Mouches, sauterelles, rats ou hannetons excommuniés par la l’Église, cochons et vaches condamnés à griller sur le bûcher : on n’y allait pas par quatre chemins au Moyen-Age quand il s’agissait de rendre une justice équitable… Accusées de crimes et délits dont on se demande bien comment elles en avaient conscience, les pauvres bêtes n’avaient guère de chance d’en réchapper, faute d’avocat pour les défendre. Galandon et Vidal viennent un peu à leur rescousse dans un album drôle et émouvant.


La couverture donne tout de suite le ton et elle ne fait pas qu’illustrer par l’image le titre intriguant de cet album hors du commun. Non, elle donne immédiatement des indications sur les trois personnalités qui vont se retrouver au coeur de cette histoire : un juge hargneux, un avocat vaillant et déterminé… et un cochon se demandant un peu ce qu’il fout là.
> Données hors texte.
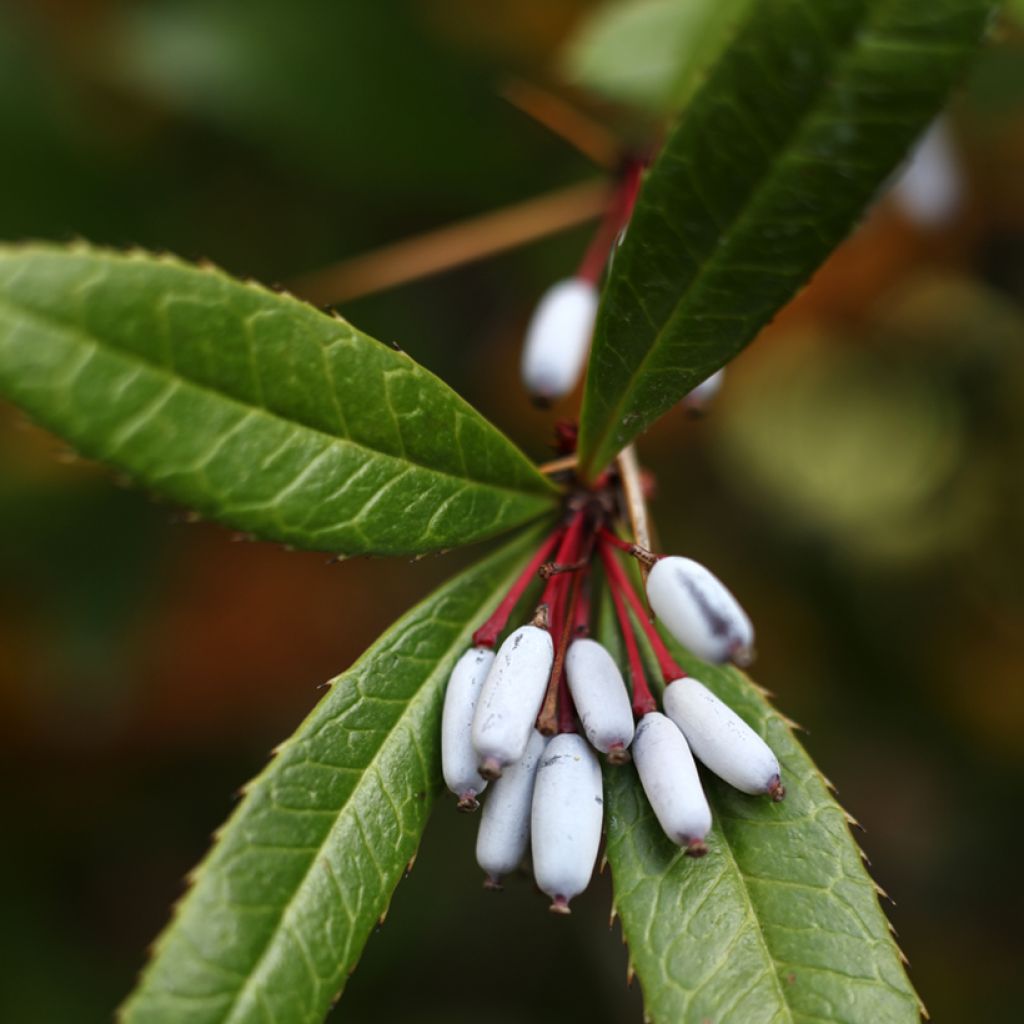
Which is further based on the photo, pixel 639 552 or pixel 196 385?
pixel 639 552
Si en cette gracieuse année 2023, l’idée de voir un animal comparaître à la barre pour répondre de ses crimes nous paraît bien étrange, voire saugrenue, il n’en était rien au temps des Mousquetaires, et c’est ainsi qu’on peut lire, dans le Traité des peines et amendes sous la plume de Jean Duret, avocat du roi,  : « Si les bestes ne blessent pas seulement, mais tuent ou mangent, la mort y eschet, et les condamne-t-on, à estre pendues et estranglées pour faire perdre mémoire de l'énormité du faict »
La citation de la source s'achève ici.